She asked me if I had heard what had happened at the WTC...I coughed and told
her that this was where I had gone to work today and that our son was doing
afterschool today and I'd pick him up at 5:30. Yes...I'd call when I got
home. The subway entrances were jammed, so I kept walking, and coughing and
walking until I ended up on the lower east side on the corner of 1st Avenue &
East Houston. Amazingly, someone had opened the gate to the Liz Christy
garden - I think to get a snow shovel for the walk - and I walked inside, as
the snow was powdering the trees. My coke covered handkerchief had dried, I
put it in my pocket and I looked back downtown and saw the stream of smoke
coming up.
I still had my sandwich in my pocket, so I ate my salami on rye, on a bench
in Liz Christy Community Garden, one of the 50,000 people who got out, ten
years ago on February 26, 1993. When I finished, I walked a block east to
the subway, got to my temp agency, dropped off my time sheet, picked up my
son, and spent the next two weeks coughing out dark colored crap. Six folks
died that day because of the truck bomb in the basemement, and as you know,
they came back later to finish the job 8 years later.
As I finished off the salami sandwich in the Liz Christy Garden - one of the
patches of green that I saw from the roof on the WTC - I promised myself
that I'd spend more days eating my lunch in community gardens.
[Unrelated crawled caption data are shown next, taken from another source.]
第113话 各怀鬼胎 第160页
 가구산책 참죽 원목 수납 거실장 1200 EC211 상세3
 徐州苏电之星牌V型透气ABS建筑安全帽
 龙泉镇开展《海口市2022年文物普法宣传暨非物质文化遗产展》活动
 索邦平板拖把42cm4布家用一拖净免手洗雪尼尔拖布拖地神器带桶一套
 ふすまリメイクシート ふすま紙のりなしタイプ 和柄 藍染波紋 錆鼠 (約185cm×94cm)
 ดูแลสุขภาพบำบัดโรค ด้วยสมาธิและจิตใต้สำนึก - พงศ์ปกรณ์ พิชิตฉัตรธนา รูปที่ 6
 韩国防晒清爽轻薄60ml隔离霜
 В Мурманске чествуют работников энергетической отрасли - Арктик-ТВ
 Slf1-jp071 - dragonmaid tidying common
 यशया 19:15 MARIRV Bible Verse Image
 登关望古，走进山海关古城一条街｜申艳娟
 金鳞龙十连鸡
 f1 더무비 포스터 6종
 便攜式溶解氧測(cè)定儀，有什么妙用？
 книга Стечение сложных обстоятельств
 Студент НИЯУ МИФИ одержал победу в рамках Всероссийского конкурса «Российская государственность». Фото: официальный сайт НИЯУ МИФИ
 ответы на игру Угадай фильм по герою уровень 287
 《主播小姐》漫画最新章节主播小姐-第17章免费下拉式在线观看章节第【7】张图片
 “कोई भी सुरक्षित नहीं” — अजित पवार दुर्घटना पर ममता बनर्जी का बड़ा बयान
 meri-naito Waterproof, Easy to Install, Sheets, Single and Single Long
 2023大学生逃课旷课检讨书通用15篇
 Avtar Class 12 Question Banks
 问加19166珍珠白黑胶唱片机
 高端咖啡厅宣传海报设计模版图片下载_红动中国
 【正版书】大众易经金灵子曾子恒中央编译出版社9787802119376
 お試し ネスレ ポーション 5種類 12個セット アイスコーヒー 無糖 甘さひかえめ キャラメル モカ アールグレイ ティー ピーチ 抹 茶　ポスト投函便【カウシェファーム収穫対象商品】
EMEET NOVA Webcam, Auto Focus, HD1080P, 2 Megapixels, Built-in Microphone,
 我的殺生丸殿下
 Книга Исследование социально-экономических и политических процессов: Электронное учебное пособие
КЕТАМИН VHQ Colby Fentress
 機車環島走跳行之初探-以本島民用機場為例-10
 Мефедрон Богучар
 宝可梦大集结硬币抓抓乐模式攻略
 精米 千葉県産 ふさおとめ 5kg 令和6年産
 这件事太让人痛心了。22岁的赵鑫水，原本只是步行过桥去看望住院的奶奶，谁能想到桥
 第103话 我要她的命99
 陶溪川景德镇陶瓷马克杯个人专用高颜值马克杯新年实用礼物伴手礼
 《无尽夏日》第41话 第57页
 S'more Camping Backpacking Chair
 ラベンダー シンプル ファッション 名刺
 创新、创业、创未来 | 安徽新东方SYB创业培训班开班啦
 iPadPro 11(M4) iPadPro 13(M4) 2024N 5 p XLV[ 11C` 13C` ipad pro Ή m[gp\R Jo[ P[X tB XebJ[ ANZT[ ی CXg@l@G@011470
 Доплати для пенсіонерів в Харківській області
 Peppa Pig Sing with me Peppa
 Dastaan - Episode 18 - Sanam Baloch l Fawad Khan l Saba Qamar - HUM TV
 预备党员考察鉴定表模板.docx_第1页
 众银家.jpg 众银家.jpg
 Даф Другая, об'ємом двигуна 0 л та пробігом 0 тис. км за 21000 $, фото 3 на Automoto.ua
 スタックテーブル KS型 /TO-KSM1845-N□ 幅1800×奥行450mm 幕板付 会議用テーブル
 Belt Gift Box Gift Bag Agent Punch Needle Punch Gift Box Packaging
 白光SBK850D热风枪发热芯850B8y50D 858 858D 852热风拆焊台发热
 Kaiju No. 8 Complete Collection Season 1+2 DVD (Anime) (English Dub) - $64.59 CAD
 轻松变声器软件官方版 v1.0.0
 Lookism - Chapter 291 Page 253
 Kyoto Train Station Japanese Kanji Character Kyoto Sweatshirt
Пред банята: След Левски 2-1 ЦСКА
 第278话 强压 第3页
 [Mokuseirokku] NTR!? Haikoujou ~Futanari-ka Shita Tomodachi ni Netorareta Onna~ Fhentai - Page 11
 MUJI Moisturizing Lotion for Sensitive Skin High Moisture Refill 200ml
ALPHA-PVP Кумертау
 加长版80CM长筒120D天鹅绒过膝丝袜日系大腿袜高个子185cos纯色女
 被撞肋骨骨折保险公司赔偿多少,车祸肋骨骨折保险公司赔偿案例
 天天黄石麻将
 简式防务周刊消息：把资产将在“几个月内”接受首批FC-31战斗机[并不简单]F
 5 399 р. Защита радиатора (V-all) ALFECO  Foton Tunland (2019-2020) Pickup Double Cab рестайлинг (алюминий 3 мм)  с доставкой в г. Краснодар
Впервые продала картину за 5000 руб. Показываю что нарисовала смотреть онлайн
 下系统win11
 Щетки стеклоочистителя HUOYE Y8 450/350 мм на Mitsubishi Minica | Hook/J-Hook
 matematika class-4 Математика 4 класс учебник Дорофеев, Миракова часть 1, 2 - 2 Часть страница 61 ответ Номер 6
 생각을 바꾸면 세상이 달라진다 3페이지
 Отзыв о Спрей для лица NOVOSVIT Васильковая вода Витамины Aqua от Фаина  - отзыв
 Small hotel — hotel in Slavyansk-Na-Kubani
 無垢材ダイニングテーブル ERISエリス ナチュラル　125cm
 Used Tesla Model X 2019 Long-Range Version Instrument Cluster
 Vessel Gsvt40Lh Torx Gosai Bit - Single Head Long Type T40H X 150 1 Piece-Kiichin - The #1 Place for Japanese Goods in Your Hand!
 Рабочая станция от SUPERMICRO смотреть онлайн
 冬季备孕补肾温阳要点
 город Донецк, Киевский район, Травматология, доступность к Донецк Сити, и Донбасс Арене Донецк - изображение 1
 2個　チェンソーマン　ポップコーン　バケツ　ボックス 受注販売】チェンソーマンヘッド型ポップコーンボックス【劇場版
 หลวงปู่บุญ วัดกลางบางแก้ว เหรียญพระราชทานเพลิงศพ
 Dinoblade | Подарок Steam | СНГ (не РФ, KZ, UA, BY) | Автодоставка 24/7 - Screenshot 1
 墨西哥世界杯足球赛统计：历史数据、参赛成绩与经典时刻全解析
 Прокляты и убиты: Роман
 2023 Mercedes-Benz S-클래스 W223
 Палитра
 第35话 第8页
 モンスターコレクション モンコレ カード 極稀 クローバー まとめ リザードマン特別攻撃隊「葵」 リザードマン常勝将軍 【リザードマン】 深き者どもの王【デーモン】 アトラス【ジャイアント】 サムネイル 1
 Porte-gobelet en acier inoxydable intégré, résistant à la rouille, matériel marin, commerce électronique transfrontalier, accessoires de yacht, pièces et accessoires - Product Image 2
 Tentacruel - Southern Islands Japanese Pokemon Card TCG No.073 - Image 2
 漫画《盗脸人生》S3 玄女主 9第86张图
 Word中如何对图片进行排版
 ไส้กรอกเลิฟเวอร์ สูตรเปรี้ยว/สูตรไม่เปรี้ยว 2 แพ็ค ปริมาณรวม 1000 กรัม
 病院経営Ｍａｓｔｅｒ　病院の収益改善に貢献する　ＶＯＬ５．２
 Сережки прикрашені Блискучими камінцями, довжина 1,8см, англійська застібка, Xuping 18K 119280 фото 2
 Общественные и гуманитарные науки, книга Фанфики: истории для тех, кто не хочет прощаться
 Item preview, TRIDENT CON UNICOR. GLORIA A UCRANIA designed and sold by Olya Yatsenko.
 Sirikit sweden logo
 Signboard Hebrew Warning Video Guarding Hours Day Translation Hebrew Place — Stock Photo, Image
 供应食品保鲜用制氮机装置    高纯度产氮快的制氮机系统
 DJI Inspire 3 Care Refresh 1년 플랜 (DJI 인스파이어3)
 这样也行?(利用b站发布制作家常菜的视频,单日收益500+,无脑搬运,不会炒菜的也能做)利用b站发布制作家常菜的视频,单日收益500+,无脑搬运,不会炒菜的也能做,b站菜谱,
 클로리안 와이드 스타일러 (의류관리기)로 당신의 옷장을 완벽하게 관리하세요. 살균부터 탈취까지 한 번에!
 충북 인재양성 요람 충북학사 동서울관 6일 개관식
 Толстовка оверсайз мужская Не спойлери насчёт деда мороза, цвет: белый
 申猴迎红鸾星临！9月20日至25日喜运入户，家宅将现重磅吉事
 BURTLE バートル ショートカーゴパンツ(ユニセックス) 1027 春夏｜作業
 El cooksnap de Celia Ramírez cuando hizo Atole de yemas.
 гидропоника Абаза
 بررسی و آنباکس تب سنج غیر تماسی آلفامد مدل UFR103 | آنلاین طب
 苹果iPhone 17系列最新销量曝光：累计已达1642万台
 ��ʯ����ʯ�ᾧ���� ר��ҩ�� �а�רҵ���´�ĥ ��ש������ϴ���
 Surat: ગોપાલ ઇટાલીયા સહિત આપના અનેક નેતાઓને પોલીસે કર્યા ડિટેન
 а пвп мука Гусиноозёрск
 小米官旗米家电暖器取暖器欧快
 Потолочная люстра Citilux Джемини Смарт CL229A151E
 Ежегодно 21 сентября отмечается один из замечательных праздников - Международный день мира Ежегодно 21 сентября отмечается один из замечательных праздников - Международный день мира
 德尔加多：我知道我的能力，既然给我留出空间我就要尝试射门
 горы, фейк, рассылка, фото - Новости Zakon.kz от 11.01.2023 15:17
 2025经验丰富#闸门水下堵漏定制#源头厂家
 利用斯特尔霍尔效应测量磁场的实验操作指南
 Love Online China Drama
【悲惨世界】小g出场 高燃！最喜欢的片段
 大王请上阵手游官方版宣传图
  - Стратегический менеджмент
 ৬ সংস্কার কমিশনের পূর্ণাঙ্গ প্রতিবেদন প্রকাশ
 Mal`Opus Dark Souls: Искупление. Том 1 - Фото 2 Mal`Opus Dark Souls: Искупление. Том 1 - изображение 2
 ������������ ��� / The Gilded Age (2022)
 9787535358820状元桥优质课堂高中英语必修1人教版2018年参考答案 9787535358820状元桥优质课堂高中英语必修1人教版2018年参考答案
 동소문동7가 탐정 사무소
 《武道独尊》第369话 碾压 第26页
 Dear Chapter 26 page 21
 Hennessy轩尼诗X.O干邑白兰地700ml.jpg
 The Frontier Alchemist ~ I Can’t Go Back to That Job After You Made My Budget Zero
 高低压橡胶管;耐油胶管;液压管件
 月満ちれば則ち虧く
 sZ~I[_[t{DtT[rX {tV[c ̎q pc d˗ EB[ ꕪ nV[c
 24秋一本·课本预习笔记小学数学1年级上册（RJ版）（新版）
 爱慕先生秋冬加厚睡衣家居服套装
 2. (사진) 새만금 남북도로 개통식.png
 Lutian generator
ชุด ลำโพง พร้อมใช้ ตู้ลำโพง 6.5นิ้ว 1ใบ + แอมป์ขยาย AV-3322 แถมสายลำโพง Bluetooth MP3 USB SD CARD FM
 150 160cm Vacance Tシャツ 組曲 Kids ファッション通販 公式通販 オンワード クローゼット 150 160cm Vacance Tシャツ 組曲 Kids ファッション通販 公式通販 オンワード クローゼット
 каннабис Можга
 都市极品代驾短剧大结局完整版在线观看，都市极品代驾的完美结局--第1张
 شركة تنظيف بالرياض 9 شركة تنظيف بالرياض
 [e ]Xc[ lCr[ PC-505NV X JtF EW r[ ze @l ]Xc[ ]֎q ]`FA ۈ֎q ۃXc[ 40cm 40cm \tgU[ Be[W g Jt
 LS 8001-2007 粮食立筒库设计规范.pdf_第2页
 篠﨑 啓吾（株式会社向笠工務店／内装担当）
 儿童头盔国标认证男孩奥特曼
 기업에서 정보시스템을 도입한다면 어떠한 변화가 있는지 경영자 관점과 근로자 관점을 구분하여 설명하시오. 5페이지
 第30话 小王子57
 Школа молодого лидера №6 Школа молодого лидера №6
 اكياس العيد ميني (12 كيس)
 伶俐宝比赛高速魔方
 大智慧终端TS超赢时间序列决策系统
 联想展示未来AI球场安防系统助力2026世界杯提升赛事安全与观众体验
Now, luck being what it is, I returned to the WTC and worked there on
several jobs - but it was fate that got me a job in a company about a half of
a mile south of it on 9/11.
When I saw the buildings collapse on 9/11, on that perfect, sunny September
Tuesday, my mind was in stairway B, going down at a snail's pace, with that
scared, large lady on my arm, with the firemen encouraging us on our way.
30,000 got out on 9/11 and we lost about 3,000 including 450 firemen, cops,
EMTs, Port Authority and rescue personnel.
There was nothing for it, at the end of 9/11, after I had gotten back up
town, but to take a walk to the Clinton Community Garden around 11 PM (
after we had fed all of my son's friends who were stranded in Manhattan) to
water and to lock up. The garden was still filled at this time with folks
who were trying to come to terms with the day, but it was dark and we didn't
want anyone tripping over anything and hurting themselves.
Even in the dark, our quiet patch of green on West 48th street, like so many
other community gardens in our city and all over our country, continued to
welcome and comfort, for folks resting while looking for their loved ones,
as make-shift shrines ...filled with candles, as sites for benefit concerts,
memorial services, places to talk, and as places for the shaken, like me, to
steady their hands while deadheading dahlias and taking out the garbage.